By Susan and Mike McFarlane, RobotGuide. Edited by Frank Tobe, The Robot Report.
Says Mark Shmulevich, Russia’s Deputy Minister of Communications and Mass Media:
“Robotics holds a priority place on the Russian Communications and Media Ministry’s list of the most promising IT development lines, which is reflected in the IT Development Strategy prepared by the Ministry and approved by the Russian Government at the end of 2013. Our objective goes far beyond promoting research in this field. What we’ve got to do is to draw the attention of the wider public to robotics proper.”
In 2013, as part of the Moscow International Forum Open Innovations, Russian Prime Minister Dmitry Medvedev, Finnish Prime Minister Jyrki Katainen and French Prime Minister Jean-Marc Ayrault took part in a discussion that centered on what governments can do to support innovation. Mr. Medvedev said:
“We have approved a Strategy of Russia’s Innovation Development to 2020 and expect that its implementation will result in innovations adding about one percentage point to our economic growth, starting from 2015. We suggest that innovation activity should be regarded as a positive-sum game, where all participants derive the maximum gain precisely from a strategy of cooperation. There can be no isolationism here, because it leads nowhere.”
Finnish Prime Minister Katainen suggested that hyper-connectedness allowed Microsoft to become the symbol of Finnish innovation: Microsoft understood that it was investing an important sector when it bought Finland’s Nokia.
The three nations supported innovative development within their countries and see the importance of working with strategic partners — including other nation states and businesses — in order to support best practices in innovative development and, likewise, their growing economies.
Sustainable economic development is often at the mercy of politics, election cycles and alterations in federal investment, all of which effect how dreams can be realised. Those in the room all seemed committed to finding the will to sustain world-beating innovation utilizing their information technology advantage and large talent pool of well-educated young people.
Robohub’s Hallie Siegel attended last year’s event and summarized her visit and the event in a post entitled “Russia looks inward and outward at Moscow’s 2013 Open Innovations Forum.”
The 2014 Skolkovo Robotics Conference takes on a special importance in the pursuit of those goals. The 2-day agenda includes an expo of robotics pilot projects, as well as talks and round-table discussions by notable international guests and partners.
“The venture market in 2012 was $46bn in the US and $1bn in Russia with growth by 2020 to $75bn in the US and $5.5bn in Russia,” said Mikhail Shekhovstov from J’son & Partners Research.
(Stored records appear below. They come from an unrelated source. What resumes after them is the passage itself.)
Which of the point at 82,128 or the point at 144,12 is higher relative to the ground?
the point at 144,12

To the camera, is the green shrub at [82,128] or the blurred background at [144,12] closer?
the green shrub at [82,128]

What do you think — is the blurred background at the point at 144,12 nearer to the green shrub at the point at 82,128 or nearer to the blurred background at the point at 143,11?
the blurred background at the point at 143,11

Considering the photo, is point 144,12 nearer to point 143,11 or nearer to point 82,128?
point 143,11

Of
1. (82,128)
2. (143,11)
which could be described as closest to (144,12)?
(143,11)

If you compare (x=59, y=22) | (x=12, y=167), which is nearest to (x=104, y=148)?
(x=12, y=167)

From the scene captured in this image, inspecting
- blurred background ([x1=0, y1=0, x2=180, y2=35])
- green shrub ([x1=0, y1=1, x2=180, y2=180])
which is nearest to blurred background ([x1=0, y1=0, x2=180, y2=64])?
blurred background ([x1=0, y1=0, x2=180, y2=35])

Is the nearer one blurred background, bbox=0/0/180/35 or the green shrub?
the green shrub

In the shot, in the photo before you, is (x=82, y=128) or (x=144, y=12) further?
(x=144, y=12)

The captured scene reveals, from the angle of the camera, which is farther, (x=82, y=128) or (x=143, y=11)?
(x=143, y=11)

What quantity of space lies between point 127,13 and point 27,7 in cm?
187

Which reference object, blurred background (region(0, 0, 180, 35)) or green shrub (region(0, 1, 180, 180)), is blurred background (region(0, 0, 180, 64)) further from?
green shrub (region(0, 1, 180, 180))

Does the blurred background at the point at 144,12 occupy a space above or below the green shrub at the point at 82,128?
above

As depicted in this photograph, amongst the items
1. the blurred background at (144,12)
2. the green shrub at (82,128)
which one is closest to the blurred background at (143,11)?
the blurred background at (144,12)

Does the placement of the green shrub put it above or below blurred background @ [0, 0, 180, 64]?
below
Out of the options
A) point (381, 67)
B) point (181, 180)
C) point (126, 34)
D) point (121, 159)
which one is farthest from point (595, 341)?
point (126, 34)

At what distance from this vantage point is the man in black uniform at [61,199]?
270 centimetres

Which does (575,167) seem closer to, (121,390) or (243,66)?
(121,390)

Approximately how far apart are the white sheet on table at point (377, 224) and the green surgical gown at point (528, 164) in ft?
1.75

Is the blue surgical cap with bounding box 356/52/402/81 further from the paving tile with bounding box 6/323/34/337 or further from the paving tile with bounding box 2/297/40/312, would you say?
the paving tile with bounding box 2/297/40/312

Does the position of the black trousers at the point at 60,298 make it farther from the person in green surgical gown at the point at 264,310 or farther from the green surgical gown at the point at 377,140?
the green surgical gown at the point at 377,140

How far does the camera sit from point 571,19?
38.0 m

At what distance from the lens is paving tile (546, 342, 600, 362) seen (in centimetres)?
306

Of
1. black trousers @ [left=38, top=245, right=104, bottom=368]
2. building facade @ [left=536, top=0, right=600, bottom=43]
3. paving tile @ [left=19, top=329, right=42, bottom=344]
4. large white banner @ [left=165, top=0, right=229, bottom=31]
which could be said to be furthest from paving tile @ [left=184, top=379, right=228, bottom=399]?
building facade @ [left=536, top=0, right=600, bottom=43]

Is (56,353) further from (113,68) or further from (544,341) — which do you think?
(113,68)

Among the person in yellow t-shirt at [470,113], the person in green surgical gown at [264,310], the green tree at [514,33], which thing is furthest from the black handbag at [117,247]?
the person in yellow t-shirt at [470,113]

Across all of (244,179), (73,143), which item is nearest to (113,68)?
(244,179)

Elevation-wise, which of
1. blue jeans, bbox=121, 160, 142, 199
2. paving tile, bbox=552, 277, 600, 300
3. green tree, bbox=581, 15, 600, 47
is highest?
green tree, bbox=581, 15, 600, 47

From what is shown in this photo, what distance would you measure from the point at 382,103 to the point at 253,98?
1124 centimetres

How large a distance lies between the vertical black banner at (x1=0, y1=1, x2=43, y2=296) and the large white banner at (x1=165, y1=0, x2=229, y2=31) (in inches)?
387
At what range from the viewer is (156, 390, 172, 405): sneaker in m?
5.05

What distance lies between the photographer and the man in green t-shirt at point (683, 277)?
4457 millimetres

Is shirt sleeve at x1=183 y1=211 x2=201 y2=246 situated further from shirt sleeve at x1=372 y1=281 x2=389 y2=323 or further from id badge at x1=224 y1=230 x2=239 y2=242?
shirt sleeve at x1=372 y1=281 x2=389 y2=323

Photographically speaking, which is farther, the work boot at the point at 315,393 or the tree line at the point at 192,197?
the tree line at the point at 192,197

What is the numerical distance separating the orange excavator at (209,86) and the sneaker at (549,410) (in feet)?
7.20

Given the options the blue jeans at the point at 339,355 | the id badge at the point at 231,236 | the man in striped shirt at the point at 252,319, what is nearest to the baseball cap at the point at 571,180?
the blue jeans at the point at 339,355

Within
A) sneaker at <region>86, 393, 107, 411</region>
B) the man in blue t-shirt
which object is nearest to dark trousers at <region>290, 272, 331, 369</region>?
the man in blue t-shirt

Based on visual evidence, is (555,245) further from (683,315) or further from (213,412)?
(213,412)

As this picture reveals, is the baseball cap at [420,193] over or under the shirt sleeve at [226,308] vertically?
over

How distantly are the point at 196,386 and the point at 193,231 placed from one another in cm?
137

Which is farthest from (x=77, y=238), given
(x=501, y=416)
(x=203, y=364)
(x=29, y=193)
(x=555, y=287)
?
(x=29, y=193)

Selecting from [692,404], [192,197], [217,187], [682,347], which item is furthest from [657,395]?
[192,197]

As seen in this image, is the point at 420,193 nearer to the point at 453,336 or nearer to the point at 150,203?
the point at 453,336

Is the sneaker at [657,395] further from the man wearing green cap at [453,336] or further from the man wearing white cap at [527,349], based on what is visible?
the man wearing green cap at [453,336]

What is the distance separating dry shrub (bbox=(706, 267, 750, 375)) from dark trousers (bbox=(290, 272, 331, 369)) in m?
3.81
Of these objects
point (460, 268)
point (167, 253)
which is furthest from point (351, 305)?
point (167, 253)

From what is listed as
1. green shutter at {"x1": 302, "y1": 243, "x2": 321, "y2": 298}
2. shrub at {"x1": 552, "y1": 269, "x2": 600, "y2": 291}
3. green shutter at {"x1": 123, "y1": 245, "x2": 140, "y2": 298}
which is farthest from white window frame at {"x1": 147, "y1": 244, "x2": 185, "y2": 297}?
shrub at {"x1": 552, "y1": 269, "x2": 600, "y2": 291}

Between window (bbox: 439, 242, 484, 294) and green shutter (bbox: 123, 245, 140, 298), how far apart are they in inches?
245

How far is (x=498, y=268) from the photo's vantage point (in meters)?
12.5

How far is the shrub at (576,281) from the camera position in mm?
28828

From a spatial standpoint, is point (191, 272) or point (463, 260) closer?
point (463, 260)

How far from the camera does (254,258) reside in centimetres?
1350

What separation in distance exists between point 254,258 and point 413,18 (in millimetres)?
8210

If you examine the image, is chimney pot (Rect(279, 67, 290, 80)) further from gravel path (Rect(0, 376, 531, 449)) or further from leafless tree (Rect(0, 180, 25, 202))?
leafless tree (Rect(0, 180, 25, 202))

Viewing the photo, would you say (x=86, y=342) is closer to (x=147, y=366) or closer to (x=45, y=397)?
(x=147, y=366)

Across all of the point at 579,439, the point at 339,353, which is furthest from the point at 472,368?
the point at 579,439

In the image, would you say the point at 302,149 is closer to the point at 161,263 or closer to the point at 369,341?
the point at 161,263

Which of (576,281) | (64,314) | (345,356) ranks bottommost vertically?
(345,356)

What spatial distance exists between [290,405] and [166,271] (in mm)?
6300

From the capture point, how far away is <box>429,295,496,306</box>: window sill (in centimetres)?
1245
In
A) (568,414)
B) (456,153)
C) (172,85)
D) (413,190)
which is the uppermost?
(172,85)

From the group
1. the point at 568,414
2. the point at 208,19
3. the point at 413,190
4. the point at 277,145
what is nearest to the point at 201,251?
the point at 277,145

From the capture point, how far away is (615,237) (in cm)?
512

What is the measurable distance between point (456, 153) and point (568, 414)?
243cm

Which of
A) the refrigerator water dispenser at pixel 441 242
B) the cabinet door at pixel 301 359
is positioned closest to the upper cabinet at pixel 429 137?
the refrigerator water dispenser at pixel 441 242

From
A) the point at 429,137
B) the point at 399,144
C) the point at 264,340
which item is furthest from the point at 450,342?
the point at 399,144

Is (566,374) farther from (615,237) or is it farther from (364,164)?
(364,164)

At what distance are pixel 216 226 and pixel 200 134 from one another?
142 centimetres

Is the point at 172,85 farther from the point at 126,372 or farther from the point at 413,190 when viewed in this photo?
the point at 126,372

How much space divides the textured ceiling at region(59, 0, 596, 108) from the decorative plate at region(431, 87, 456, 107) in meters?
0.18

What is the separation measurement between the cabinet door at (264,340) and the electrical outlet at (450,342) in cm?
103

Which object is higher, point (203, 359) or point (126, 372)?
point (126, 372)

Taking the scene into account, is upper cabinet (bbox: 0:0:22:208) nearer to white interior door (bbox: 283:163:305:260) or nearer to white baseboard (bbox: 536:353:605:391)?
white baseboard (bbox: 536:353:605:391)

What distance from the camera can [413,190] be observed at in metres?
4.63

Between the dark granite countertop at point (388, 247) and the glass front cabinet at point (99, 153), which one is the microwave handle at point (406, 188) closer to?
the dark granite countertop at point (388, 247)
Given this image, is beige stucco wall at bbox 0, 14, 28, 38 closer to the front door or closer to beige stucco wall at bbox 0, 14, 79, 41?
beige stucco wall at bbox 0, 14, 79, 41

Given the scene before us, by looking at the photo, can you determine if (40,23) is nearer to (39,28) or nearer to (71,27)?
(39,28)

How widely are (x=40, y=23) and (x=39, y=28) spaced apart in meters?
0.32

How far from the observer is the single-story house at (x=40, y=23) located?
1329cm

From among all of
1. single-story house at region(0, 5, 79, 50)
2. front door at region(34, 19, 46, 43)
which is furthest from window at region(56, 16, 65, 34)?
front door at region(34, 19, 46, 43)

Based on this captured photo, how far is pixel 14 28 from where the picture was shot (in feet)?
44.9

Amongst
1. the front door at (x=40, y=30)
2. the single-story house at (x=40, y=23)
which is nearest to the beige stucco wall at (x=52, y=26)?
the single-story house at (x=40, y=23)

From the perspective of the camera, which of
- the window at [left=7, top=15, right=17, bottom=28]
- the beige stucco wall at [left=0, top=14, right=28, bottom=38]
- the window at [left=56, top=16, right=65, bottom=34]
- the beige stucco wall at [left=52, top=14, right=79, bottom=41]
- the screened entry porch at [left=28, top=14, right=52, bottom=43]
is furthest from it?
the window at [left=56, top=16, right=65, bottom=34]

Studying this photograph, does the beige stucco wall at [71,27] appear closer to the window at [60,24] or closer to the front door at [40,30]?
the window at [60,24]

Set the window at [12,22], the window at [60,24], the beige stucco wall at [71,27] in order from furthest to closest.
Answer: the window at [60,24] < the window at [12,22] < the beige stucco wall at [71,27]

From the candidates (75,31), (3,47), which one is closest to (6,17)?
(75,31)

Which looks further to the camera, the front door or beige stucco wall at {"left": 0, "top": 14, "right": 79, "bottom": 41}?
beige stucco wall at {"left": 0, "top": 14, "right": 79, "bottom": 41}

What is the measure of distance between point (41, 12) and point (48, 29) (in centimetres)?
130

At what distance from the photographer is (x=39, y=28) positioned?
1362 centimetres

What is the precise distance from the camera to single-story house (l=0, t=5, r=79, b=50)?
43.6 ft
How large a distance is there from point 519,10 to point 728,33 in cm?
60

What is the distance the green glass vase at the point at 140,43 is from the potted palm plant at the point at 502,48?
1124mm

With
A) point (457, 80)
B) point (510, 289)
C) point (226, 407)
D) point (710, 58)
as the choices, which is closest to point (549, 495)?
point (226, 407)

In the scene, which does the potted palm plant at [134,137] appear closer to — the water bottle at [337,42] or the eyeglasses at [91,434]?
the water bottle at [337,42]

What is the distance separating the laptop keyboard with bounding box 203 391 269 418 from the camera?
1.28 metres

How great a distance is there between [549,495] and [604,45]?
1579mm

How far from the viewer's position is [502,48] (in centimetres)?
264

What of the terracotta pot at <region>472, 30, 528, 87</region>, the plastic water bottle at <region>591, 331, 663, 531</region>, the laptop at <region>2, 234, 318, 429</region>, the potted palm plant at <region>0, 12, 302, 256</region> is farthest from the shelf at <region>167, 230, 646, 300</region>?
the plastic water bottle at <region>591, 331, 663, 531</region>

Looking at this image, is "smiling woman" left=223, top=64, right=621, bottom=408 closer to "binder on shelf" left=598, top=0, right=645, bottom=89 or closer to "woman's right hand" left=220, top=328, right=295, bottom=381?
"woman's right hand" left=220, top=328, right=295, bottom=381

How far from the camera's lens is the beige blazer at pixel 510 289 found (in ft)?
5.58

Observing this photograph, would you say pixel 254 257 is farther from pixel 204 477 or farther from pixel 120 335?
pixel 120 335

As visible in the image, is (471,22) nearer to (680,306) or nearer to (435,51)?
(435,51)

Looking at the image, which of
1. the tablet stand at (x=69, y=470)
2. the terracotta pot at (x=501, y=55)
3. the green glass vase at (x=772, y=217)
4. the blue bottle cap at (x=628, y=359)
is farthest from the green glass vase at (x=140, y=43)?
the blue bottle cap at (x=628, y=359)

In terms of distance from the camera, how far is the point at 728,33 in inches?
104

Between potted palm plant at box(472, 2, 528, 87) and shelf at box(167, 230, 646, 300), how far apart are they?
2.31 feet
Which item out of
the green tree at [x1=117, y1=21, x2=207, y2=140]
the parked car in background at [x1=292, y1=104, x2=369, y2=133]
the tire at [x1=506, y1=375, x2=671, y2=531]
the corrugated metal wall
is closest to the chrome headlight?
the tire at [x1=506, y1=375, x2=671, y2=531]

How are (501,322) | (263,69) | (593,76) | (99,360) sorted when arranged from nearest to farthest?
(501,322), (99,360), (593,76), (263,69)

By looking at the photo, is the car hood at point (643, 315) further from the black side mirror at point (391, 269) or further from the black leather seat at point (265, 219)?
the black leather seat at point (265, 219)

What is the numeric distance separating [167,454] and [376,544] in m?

The main funding methods available to innovative companies in Russia today include venture capital, business angels and seed accelerators. Although crowd funding and crowd investment was discussed at the 2013 conference, it is not really present yet in the Russian investment market. Business angels are only just starting to become a part of the funding toolbox in Russia.
The importance of inspirational Russian investors such as Yuri Milner, Dmitry Grishin and Dmitry Itskov, and the global investment community is not ignored, but all recognise that they are few and far between.